= Your assignment =
Restate all of the entries verbatim.

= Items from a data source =
>>>>

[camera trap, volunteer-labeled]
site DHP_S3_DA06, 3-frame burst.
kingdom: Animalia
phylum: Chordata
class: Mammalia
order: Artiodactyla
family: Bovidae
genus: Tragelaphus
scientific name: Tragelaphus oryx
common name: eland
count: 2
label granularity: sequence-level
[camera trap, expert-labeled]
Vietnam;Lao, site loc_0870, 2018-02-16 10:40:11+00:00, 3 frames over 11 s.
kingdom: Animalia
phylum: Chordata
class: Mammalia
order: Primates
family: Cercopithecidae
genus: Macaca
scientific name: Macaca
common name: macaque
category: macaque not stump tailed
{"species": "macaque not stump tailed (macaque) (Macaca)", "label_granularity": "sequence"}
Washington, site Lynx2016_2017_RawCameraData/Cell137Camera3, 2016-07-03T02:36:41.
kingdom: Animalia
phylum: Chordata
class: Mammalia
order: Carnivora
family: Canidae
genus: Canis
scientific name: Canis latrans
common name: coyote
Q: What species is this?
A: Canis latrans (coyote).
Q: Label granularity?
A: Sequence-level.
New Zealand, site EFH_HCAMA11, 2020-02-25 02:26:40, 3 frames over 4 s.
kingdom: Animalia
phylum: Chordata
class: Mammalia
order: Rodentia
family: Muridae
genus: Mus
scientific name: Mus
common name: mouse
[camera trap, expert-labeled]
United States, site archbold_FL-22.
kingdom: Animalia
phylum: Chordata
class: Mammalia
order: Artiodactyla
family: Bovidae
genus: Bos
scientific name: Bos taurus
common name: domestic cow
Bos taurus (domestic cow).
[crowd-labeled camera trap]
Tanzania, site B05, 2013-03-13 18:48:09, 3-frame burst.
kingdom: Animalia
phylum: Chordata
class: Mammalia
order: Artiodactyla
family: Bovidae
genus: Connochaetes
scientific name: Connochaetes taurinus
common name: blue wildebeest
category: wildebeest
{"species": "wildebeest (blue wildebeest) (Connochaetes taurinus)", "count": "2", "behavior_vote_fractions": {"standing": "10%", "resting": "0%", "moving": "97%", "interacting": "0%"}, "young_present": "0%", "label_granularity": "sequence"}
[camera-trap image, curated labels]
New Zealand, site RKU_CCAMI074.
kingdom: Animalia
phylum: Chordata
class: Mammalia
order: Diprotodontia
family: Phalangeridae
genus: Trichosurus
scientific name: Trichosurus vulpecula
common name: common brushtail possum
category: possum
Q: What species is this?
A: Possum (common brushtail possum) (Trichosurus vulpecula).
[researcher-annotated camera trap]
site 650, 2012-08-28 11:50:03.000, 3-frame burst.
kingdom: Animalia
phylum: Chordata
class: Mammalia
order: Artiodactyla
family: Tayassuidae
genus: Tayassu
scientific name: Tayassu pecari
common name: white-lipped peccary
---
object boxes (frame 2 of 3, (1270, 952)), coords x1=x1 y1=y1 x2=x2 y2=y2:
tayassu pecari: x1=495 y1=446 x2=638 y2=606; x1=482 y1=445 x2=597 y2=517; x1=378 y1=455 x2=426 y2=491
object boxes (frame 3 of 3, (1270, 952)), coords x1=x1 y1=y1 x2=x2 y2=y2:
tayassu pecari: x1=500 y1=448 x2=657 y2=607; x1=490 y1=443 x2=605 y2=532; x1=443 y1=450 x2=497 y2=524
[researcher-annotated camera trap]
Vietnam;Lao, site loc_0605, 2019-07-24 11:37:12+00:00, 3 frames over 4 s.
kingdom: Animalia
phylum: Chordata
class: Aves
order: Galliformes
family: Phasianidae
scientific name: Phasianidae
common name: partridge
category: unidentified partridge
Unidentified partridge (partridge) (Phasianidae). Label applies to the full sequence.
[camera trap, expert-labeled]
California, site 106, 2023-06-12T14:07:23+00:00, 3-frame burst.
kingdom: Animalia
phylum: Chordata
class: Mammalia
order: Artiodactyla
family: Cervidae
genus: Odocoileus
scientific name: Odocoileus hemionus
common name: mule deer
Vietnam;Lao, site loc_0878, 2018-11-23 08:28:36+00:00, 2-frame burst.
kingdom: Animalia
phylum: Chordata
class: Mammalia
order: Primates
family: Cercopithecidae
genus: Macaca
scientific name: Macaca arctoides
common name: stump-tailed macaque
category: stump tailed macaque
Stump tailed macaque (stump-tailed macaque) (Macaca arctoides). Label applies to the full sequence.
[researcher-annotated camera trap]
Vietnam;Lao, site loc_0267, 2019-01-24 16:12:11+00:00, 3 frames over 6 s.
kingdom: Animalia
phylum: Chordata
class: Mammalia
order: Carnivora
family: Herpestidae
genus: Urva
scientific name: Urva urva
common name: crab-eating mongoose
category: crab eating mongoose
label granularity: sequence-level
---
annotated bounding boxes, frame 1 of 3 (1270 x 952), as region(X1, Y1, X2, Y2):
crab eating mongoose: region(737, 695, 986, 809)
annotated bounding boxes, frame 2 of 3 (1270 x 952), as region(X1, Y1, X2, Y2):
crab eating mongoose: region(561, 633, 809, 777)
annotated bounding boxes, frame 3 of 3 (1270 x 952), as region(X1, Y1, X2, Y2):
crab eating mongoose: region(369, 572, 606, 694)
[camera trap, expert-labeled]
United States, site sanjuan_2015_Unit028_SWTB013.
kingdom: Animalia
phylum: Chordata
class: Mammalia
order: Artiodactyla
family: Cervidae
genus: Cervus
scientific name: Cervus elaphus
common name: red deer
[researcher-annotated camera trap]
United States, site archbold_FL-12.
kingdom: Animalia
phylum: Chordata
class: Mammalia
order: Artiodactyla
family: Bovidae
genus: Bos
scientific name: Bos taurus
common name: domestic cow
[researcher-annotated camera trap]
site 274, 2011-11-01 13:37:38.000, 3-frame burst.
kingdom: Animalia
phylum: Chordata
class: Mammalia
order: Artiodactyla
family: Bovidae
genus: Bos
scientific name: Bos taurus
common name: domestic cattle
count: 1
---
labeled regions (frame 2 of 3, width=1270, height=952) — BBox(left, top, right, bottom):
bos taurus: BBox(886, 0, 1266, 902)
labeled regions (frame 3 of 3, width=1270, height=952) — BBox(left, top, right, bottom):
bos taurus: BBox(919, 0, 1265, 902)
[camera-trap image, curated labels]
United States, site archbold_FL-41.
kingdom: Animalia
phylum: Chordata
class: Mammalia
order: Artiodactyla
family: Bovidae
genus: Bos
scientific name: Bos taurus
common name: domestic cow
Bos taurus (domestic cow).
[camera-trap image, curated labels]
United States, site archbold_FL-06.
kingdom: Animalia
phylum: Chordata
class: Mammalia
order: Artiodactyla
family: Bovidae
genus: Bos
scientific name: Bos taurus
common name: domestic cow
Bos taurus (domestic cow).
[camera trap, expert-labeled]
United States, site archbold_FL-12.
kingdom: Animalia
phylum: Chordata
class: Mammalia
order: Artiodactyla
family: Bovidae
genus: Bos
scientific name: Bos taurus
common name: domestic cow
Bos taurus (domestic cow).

<<<<

= Reply =
[camera trap, volunteer-labeled]
site DHP_S3_DA06, 3-frame burst.
kingdom: Animalia
phylum: Chordata
class: Mammalia
order: Artiodactyla
family: Bovidae
genus: Tragelaphus
scientific name: Tragelaphus oryx
common name: eland
count: 2
label granularity: sequence-level
[camera trap, expert-labeled]
Vietnam;Lao, site loc_0870, 2018-02-16 10:40:11+00:00, 3 frames over 11 s.
kingdom: Animalia
phylum: Chordata
class: Mammalia
order: Primates
family: Cercopithecidae
genus: Macaca
scientific name: Macaca
common name: macaque
category: macaque not stump tailed
{"species": "macaque not stump tailed (macaque) (Macaca)", "label_granularity": "sequence"}
Washington, site Lynx2016_2017_RawCameraData/Cell137Camera3, 2016-07-03T02:36:41.
kingdom: Animalia
phylum: Chordata
class: Mammalia
order: Carnivora
family: Canidae
genus: Canis
scientific name: Canis latrans
common name: coyote
Q: What species is this?
A: Canis latrans (coyote).
Q: Label granularity?
A: Sequence-level.
New Zealand, site EFH_HCAMA11, 2020-02-25 02:26:40, 3 frames over 4 s.
kingdom: Animalia
phylum: Chordata
class: Mammalia
order: Rodentia
family: Muridae
genus: Mus
scientific name: Mus
common name: mouse
[camera trap, expert-labeled]
United States, site archbold_FL-22.
kingdom: Animalia
phylum: Chordata
class: Mammalia
order: Artiodactyla
family: Bovidae
genus: Bos
scientific name: Bos taurus
common name: domestic cow
Bos taurus (domestic cow).
[crowd-labeled camera trap]
Tanzania, site B05, 2013-03-13 18:48:09, 3-frame burst.
kingdom: Animalia
phylum: Chordata
class: Mammalia
order: Artiodactyla
family: Bovidae
genus: Connochaetes
scientific name: Connochaetes taurinus
common name: blue wildebeest
category: wildebeest
{"species": "wildebeest (blue wildebeest) (Connochaetes taurinus)", "count": "2", "behavior_vote_fractions": {"standing": "10%", "resting": "0%", "moving": "97%", "interacting": "0%"}, "young_present": "0%", "label_granularity": "sequence"}
[camera-trap image, curated labels]
New Zealand, site RKU_CCAMI074.
kingdom: Animalia
phylum: Chordata
class: Mammalia
order: Diprotodontia
family: Phalangeridae
genus: Trichosurus
scientific name: Trichosurus vulpecula
common name: common brushtail possum
category: possum
Q: What species is this?
A: Possum (common brushtail possum) (Trichosurus vulpecula).
[researcher-annotated camera trap]
site 650, 2012-08-28 11:50:03.000, 3-frame burst.
kingdom: Animalia
phylum: Chordata
class: Mammalia
order: Artiodactyla
family: Tayassuidae
genus: Tayassu
scientific name: Tayassu pecari
common name: white-lipped peccary
---
object boxes (frame 2 of 3, (1270, 952)), coords x1=x1 y1=y1 x2=x2 y2=y2:
tayassu pecari: x1=495 y1=446 x2=638 y2=606; x1=482 y1=445 x2=597 y2=517; x1=378 y1=455 x2=426 y2=491
object boxes (frame 3 of 3, (1270, 952)), coords x1=x1 y1=y1 x2=x2 y2=y2:
tayassu pecari: x1=500 y1=448 x2=657 y2=607; x1=490 y1=443 x2=605 y2=532; x1=443 y1=450 x2=497 y2=524
[researcher-annotated camera trap]
Vietnam;Lao, site loc_0605, 2019-07-24 11:37:12+00:00, 3 frames over 4 s.
kingdom: Animalia
phylum: Chordata
class: Aves
order: Galliformes
family: Phasianidae
scientific name: Phasianidae
common name: partridge
category: unidentified partridge
Unidentified partridge (partridge) (Phasianidae). Label applies to the full sequence.
[camera trap, expert-labeled]
California, site 106, 2023-06-12T14:07:23+00:00, 3-frame burst.
kingdom: Animalia
phylum: Chordata
class: Mammalia
order: Artiodactyla
family: Cervidae
genus: Odocoileus
scientific name: Odocoileus hemionus
common name: mule deer
Vietnam;Lao, site loc_0878, 2018-11-23 08:28:36+00:00, 2-frame burst.
kingdom: Animalia
phylum: Chordata
class: Mammalia
order: Primates
family: Cercopithecidae
genus: Macaca
scientific name: Macaca arctoides
common name: stump-tailed macaque
category: stump tailed macaque
Stump tailed macaque (stump-tailed macaque) (Macaca arctoides). Label applies to the full sequence.
[researcher-annotated camera trap]
Vietnam;Lao, site loc_0267, 2019-01-24 16:12:11+00:00, 3 frames over 6 s.
kingdom: Animalia
phylum: Chordata
class: Mammalia
order: Carnivora
family: Herpestidae
genus: Urva
scientific name: Urva urva
common name: crab-eating mongoose
category: crab eating mongoose
label granularity: sequence-level
---
annotated bounding boxes, frame 1 of 3 (1270 x 952), as region(X1, Y1, X2, Y2):
crab eating mongoose: region(737, 695, 986, 809)
annotated bounding boxes, frame 2 of 3 (1270 x 952), as region(X1, Y1, X2, Y2):
crab eating mongoose: region(561, 633, 809, 777)
annotated bounding boxes, frame 3 of 3 (1270 x 952), as region(X1, Y1, X2, Y2):
crab eating mongoose: region(369, 572, 606, 694)
[camera trap, expert-labeled]
United States, site sanjuan_2015_Unit028_SWTB013.
kingdom: Animalia
phylum: Chordata
class: Mammalia
order: Artiodactyla
family: Cervidae
genus: Cervus
scientific name: Cervus elaphus
common name: red deer
[researcher-annotated camera trap]
United States, site archbold_FL-12.
kingdom: Animalia
phylum: Chordata
class: Mammalia
order: Artiodactyla
family: Bovidae
genus: Bos
scientific name: Bos taurus
common name: domestic cow
[researcher-annotated camera trap]
site 274, 2011-11-01 13:37:38.000, 3-frame burst.
kingdom: Animalia
phylum: Chordata
class: Mammalia
order: Artiodactyla
family: Bovidae
genus: Bos
scientific name: Bos taurus
common name: domestic cattle
count: 1
---
labeled regions (frame 2 of 3, width=1270, height=952) — BBox(left, top, right, bottom):
bos taurus: BBox(886, 0, 1266, 902)
labeled regions (frame 3 of 3, width=1270, height=952) — BBox(left, top, right, bottom):
bos taurus: BBox(919, 0, 1265, 902)
[camera-trap image, curated labels]
United States, site archbold_FL-41.
kingdom: Animalia
phylum: Chordata
class: Mammalia
order: Artiodactyla
family: Bovidae
genus: Bos
scientific name: Bos taurus
common name: domestic cow
Bos taurus (domestic cow).
[camera-trap image, curated labels]
United States, site archbold_FL-06.
kingdom: Animalia
phylum: Chordata
class: Mammalia
order: Artiodactyla
family: Bovidae
genus: Bos
scientific name: Bos taurus
common name: domestic cow
Bos taurus (domestic cow).
[camera trap, expert-labeled]
United States, site archbold_FL-12.
kingdom: Animalia
phylum: Chordata
class: Mammalia
order: Artiodactyla
family: Bovidae
genus: Bos
scientific name: Bos taurus
common name: domestic cow
Bos taurus (domestic cow).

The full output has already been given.